Bezout Identity: Is r∈S U {0} Necessary to Prove?

[Suyogya]

what is the need to show that r belongs to S U {0} in proof (https://en.wikipedia.org/wiki/Bézout's_identity#Proof)

r is zero afterall, whether it lies in S U {0} or not doesn't affect.

 

[fresh_42]

what is the need to show that r belongs to S U {0} in proof (https://en.wikipedia.org/wiki/Bézout's_identity#Proof)

r is zero afterall, whether it lies in S U {0} or not doesn't affect.

If $r \notin S\cup \{\,0\,\}$, then the minimality of $d$ has nothing to do with $r$ and we cannot conclude $r=0$. It is zero, because it is part of this set!

 

[Suyogya]

If $r \notin S\cup \{\,0\,\}$, then the minimality of $d$ has nothing to do with $r$ and we cannot conclude $r=0$. It is zero, because it is part of this set!

please tell the following:
is the need to show that r lies in S U {0} just because to compare r is less than or equal to d (as d also belongs to S U {0})?
So are only the same set elements can be compared? If yes, then consider a counter example, set a={10}, set b={5} couldn't we say 5<10 (as both belongs to different sets).

 

[fresh_42]

please tell the following:
is the need to show that r lies in S U {0} just because to compare r is less than or equal to d (as d also belongs to S U {0})?
So are only the same set elements can be compared? If yes, then consider a counter example, set a={10}, set b={5} couldn't we say 5<10 (as both belongs to different sets).

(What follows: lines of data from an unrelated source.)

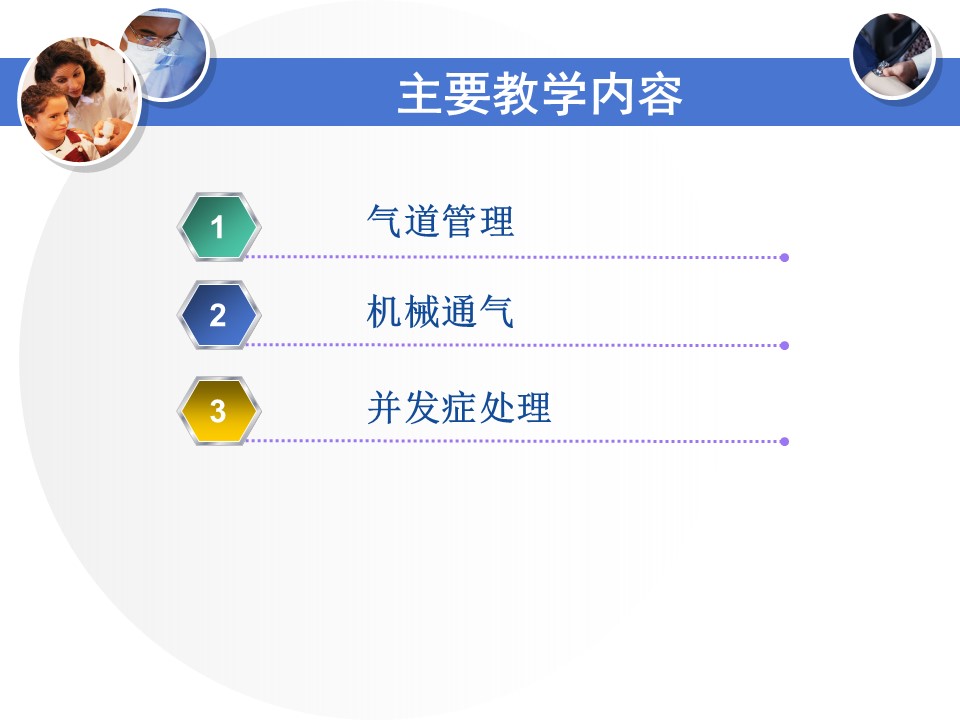 主要教学内容

1 气道管理

2 机械通气

3 并发症处理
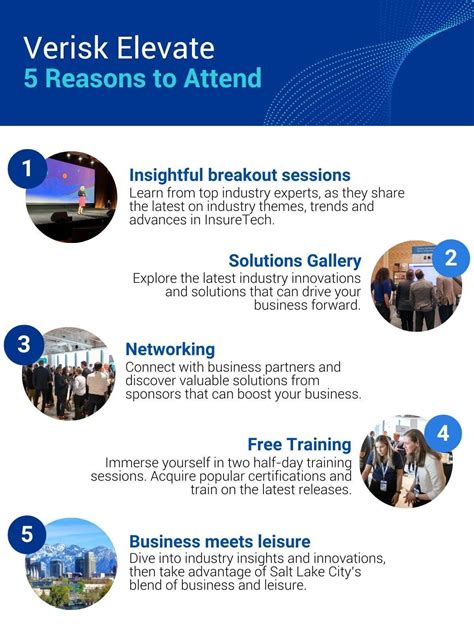 Verisk Elevate
5 Reasons to Attend

1

Insightful breakout sessions
Learn from top industry experts, as they share the latest on industry themes, trends and advances in InsureTech.

2

Solutions Gallery
Explore the latest industry innovations and solutions that can drive your business forward.

3

Networking
Connect with business partners and discover valuable solutions from sponsors that can boost your business.

4

Free Training
Immerse yourself in two half-day training sessions. Acquire popular certifications and train on the latest releases.

5

Business meets leisure
Dive into industry insights and innovations, then take advantage of Salt Lake City's blend of business and leisure.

We start with a set $M$. Then we choose a minimal element of $M$, called $m$. In order to compare any other element $n$ to $m$, we can only do this, if $n \in M$, because then we know, that $m \leq n$ as $m$ was chosen minimal. Otherwise we can't say anything.

If in our example, $d \in S$ is minimal, and $r if \in S \cup \{\,0\,\}$, then either $r=0$ or $d \leq r$. As $r < d$, the second is impossible, leaving $r=0$ as only possibility. This entire argument needs $r if \in S \cup \{\,0\,\}$ and that $d\in S$ is the smallest integer there.